PASSAGE SHOWN.

It was a good month.

music selection:  “Orgasmatron” — Sepultura

weigh-in:  212.4 (0.4)

My new normal during COVID-19 has me spending less money.  That will be derailed slightly next month when the bill for some home repairs come in.  I have a lead on a nonprofit gig that is on hold due to social distancing – no way to do the sample tasks in person for assessment until this blows over.  I have another lead on a part time “financial advisor” role that I suspect is going to turn out to be some kind of MLM (no thanks.)


Wells Fargo (taxable): This finished the month up 756 dollars at 14,628.  The gain is 5.45% on the month and 49.83% decline year to date. This account also produces $106.25 in monthly distributions, which sweep to my checking.  I’ll be looking for more Closed End Funds to buy in that account as funds are available.

Interactive Brokers (taxable): This is up 12,855 on the month to 137,918 which is good for a 10.28% monthly gain.  Year to date, I am down here by 25.23%.

Interactive Brokers (tIRA): This account is up 4,863 on the month. The monthly gain is 7.51% and the year to date loss is 58.15%, driven by my 50k distribution to taxable.

(Stored data entries)

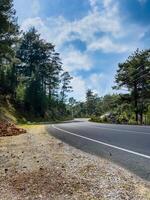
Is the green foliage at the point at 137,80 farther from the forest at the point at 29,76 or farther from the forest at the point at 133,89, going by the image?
the forest at the point at 29,76

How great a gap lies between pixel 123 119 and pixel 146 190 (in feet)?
149

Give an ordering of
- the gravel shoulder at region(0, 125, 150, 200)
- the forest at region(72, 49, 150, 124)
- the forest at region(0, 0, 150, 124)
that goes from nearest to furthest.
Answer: the gravel shoulder at region(0, 125, 150, 200)
the forest at region(0, 0, 150, 124)
the forest at region(72, 49, 150, 124)

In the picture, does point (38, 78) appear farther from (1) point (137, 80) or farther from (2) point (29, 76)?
(1) point (137, 80)

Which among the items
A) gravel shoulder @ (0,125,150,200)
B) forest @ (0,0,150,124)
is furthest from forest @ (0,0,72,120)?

INSTRUCTIONS.
**1.** What monthly distributions does the Wells Fargo account produce, according to the monthly update?
**2.** Why is the nonprofit gig lead on hold, according to the monthly update?
**3.** Carry on the monthly update from where it stops.

RESULTS OF THE EXERCISE.
**1.** It produces $106.25 in monthly distributions, which sweep to checking.

**2.** It is on hold because of social distancing. The sample tasks for assessment have to be done in person, and that can't happen until this blows over.

**3.**
Interactive Brokers (Roth): This is up 394 dollars to 6,023.  The monthly gain is 6.99%, driven by a bet on NLY and the year to date loss is the 56.37%, driven by complete losses for shares held long in MRRL.

HSA: This account is down 146 on the period to 9,455. That is a downward move of 1.52% on the month and 0.17% gain on the year.  I had a withdrawal in the month for prescription medication.

Checking: Cash is up to 13,021 from 11,837. That is a 10.0% increase from last month and 24.23% gain year to date. Monthly withdrawals from the taxable brokerage are set at 1,500 a month, my target spending.

Total investable assets come to 250,636 up 8.63% from 230,730 last month and down 162,984 year to date or 39.40%.

Don’t forget to see the long term trend at Lizard King’s Transparency Page.


Home: paid

Car: paid

Income tax: I have a 9,865 income tax prepayment asset. This is all held to offset the tax hit from my tIRA conversion to taxable.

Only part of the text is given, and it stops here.